There’s a rumour going around about the cancellation of this week’s traditional Dublin launch in the Royal Irish Yacht Club of the biennial SSE Renewables Round Ireland Race, due to start from Wicklow Sailing Club on June 20th. The rumour mills would have it that the always convivial gathering – scheduled for Wednesday – had to be called off, or at least postponed, in a properly sensible response to the gathering clouds of the Covid-19 epidemic threat.
In the Actual World and in Real Time, the cancellation did indeed take place. But in the Virtual World where many of us live today, Afloat.ie is delighted to reveal that this popular and always interesting gathering did in fact take place, and though some attendees will have impressions of the event which differ markedly from others, isn’t that always the case with the recollections of any good party?
We won’t go so far as to suggest that anyone who claims to remember the event in precise detail simply can’t have been there, but at times it was definitely getting into being that kind of party. For the way it is, every second year it’s that special evening of early Spring when Wicklow asserts its identity as a place apart, a proper little commercial and sailing port town which definitely isn’t an outlying commuter extension of Dublin.
────
Problems to work on:
[1] According to the race launch article, from which club and on what date is the SSE Renewables Round Ireland Race due to start?
[2] Rewrite the paragraph of the race launch article beginning "In the Actual World and in Real Time" in one or two shorter sentences, keeping its main facts.
[3] Retype the passage of the race launch article starting at "In the Actual" and ending at "extension of Dublin.".
The data below come from a separate source.

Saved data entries
────
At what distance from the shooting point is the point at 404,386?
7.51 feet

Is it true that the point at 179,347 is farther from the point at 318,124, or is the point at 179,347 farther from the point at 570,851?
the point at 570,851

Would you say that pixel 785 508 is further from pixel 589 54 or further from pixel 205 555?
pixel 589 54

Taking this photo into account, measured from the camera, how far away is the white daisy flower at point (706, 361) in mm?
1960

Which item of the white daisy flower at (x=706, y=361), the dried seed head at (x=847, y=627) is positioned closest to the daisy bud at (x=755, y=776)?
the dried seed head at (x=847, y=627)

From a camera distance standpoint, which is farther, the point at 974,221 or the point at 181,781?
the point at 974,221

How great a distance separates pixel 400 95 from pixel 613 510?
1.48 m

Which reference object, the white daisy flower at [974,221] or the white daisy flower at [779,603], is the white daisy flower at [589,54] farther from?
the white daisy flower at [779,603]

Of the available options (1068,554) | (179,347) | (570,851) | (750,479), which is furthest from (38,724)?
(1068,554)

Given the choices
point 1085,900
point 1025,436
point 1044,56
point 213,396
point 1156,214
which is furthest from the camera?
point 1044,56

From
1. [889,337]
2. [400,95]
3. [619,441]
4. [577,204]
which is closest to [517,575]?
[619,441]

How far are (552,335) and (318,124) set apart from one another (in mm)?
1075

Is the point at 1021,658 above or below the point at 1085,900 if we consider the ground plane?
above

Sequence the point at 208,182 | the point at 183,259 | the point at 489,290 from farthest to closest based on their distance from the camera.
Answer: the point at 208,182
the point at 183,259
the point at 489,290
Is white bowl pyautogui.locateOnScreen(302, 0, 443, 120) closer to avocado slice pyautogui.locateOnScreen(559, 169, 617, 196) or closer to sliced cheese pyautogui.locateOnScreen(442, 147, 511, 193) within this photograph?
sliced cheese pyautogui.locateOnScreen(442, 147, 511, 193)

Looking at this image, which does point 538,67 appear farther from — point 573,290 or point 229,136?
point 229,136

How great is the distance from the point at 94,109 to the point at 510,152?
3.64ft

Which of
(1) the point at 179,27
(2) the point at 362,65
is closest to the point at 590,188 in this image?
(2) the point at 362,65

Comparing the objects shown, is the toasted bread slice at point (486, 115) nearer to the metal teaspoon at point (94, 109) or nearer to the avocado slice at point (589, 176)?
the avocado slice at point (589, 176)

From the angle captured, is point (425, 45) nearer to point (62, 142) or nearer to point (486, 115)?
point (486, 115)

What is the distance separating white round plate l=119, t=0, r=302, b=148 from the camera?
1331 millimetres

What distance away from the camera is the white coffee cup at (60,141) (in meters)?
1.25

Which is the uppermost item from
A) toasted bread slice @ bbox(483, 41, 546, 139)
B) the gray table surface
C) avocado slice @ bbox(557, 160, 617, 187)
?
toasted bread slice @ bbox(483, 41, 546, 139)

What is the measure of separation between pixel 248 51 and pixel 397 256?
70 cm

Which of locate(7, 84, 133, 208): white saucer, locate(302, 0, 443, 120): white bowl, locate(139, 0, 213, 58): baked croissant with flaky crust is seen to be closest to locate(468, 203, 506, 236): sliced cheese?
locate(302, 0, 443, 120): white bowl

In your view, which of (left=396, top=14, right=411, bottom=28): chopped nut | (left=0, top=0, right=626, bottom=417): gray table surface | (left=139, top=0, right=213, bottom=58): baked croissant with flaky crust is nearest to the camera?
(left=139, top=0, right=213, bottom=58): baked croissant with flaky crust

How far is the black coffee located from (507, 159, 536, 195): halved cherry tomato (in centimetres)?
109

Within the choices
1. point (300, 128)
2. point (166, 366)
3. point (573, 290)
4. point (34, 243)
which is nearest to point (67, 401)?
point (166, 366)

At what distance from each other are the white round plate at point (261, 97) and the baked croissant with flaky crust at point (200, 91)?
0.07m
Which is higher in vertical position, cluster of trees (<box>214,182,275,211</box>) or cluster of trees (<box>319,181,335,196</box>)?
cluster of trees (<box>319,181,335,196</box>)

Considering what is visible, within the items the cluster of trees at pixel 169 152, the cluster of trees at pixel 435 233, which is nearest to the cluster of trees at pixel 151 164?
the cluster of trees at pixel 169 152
────
Exercise results:
[1] From Wicklow Sailing Club on June 20th.

[2] The launch was actually cancelled, but Afloat.ie reports that in the virtual world the gathering did take place. Attendees' impressions of it may differ, as recollections of any good party do.

[3]
In the Actual World and in Real Time, the cancellation did indeed take place. But in the Virtual World where many of us live today, Afloat.ie is delighted to reveal that this popular and always interesting gathering did in fact take place, and though some attendees will have impressions of the event which differ markedly from others, isn’t that always the case with the recollections of any good party?
We won’t go so far as to suggest that anyone who claims to remember the event in precise detail simply can’t have been there, but at times it was definitely getting into being that kind of party. For the way it is, every second year it’s that special evening of early Spring when Wicklow asserts its identity as a place apart, a proper little commercial and sailing port town which definitely isn’t an outlying commuter extension of Dublin.